Of course, there is clearly some debate about how well this intermediate period can be investigated and how much overlap there is between landscape genetics and phylogeography. Ideally, future methods will shrink the gap between landscape genetics and phylogeography, making it possible to construct models that show how genetic structure, gene flow and demography have changed over time with shifting environmental conditions. However, this is not presently the state of the field, and understanding current methodological limitations is important for future developments in landscape genetics. Realistically, additional studies are necessary to fully evaluate the efficacy of current analytical methods for investigating different periods of time. Simulation studies may be particularly useful for uncovering potential deficits (Epperson et al. 2010), and these should become one focus of the ongoing development of methods for landscape genetics and phylogeography.
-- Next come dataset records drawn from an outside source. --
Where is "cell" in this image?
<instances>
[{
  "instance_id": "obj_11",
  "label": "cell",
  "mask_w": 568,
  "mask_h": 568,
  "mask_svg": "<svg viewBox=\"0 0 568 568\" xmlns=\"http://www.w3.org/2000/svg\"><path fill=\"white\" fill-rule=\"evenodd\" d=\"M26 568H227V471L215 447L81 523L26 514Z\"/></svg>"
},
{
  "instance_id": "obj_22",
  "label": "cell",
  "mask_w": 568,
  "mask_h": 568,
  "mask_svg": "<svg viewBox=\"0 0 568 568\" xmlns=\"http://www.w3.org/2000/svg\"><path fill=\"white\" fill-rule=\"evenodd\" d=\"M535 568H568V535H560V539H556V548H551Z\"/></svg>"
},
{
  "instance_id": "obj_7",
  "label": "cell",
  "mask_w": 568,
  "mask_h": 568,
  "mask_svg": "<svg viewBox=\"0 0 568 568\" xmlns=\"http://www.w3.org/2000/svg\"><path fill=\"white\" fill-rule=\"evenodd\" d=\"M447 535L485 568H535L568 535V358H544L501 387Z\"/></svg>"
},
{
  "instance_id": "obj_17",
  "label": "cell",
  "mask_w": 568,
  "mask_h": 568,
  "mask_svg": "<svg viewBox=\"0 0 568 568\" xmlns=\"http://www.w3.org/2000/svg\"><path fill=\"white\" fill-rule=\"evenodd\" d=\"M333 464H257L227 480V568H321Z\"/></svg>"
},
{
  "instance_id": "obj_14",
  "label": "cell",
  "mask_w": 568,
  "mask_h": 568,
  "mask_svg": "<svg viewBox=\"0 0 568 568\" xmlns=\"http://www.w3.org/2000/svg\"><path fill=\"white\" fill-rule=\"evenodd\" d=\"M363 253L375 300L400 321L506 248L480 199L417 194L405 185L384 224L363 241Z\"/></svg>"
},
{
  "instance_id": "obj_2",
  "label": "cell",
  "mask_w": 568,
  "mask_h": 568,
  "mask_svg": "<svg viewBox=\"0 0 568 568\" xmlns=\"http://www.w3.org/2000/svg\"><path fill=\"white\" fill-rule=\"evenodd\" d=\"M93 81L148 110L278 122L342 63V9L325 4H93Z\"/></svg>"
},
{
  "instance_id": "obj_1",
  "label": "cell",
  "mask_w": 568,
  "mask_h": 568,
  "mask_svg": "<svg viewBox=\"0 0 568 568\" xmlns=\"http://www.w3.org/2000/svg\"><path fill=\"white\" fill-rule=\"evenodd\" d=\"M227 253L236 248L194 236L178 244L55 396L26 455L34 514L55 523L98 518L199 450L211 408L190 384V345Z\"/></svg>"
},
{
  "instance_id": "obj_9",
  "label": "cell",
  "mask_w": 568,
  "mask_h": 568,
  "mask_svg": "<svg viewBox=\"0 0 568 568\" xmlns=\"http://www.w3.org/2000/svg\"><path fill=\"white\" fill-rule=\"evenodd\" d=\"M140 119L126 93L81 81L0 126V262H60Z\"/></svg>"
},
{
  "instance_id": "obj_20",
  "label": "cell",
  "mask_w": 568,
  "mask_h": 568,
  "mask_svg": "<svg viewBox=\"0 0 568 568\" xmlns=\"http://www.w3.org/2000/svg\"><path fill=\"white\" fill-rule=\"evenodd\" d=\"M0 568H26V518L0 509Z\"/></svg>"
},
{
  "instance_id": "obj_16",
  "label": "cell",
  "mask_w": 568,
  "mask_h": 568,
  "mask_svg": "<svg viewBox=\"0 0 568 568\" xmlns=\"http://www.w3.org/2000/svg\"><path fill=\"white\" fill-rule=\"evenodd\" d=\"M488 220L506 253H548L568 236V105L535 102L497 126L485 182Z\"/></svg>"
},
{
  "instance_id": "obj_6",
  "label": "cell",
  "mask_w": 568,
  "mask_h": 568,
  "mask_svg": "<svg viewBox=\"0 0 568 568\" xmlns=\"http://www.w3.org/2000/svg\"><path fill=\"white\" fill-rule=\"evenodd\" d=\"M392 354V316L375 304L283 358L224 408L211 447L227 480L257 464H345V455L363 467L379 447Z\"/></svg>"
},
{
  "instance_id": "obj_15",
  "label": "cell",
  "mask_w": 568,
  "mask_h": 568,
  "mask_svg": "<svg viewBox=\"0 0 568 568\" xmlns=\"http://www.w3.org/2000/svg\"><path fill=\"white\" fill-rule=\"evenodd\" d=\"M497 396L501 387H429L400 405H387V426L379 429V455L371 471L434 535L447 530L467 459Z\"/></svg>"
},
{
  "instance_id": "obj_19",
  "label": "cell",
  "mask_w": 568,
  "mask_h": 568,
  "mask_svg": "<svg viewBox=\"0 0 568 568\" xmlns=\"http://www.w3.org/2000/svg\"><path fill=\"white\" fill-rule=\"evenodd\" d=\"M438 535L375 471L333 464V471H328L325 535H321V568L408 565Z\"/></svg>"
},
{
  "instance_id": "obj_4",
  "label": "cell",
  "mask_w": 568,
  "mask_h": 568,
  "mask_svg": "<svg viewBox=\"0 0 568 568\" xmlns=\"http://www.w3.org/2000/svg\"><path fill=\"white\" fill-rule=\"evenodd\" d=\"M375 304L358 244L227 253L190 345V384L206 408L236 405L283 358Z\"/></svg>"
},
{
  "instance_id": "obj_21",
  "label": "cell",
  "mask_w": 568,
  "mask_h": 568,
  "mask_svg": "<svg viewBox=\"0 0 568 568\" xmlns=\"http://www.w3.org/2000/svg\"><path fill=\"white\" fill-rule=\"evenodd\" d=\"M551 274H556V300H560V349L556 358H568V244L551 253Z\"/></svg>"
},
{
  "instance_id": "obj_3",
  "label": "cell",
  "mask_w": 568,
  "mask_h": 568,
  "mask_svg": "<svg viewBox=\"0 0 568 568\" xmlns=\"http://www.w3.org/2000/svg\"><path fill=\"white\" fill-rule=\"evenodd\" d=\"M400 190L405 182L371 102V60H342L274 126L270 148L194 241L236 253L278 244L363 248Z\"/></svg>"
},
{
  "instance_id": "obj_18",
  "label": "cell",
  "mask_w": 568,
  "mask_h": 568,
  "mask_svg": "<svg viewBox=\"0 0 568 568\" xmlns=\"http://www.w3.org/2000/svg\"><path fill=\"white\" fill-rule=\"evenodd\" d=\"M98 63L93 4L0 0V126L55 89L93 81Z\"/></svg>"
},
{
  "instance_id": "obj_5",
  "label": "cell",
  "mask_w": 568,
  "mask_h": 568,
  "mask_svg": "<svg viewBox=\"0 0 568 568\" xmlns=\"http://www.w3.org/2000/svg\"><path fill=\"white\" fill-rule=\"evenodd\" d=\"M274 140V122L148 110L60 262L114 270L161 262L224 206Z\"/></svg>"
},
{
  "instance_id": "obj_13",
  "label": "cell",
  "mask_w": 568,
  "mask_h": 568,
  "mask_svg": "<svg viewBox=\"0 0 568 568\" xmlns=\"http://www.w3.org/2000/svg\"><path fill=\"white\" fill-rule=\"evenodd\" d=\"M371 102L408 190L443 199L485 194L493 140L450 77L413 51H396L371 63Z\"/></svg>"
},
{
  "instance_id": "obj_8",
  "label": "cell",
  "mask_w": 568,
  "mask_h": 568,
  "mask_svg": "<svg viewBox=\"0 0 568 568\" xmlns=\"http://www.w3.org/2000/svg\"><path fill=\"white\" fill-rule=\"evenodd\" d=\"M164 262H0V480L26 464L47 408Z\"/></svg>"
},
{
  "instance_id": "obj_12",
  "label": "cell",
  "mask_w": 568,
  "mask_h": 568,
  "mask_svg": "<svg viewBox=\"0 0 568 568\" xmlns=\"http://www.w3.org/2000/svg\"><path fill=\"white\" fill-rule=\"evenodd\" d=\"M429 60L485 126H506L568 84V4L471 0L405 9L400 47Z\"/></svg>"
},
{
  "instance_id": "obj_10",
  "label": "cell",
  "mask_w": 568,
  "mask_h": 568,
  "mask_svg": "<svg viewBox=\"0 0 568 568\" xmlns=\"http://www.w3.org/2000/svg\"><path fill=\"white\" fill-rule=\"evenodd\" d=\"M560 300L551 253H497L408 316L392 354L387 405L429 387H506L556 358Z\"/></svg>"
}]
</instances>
Finally, innovations in next generation sequencing technologies are making the collection of large genetic data sets increasingly feasible in nonmodel organisms (Thomson et al. 2010; Wang 2010). The opportunity to incorporate many markers from across the nuclear and organellar genomes will likely provide significant advantages over the use of either microsatellites or mtDNA sequence data alone. Methods for analysing genomic data from many individuals are still only beginning to be developed, but these hold great promise for a variety of applications. For both landscape genetics and phylogeography, the development of spatially explicit methods that can integrate the massive volumes of genetic and GIS data becoming available are key to the advancement of these fields. These methods have the potential to greatly expand the scopes of landscape genetics and phylogeography and to enable the thorough investigation of all temporal and spatial scales.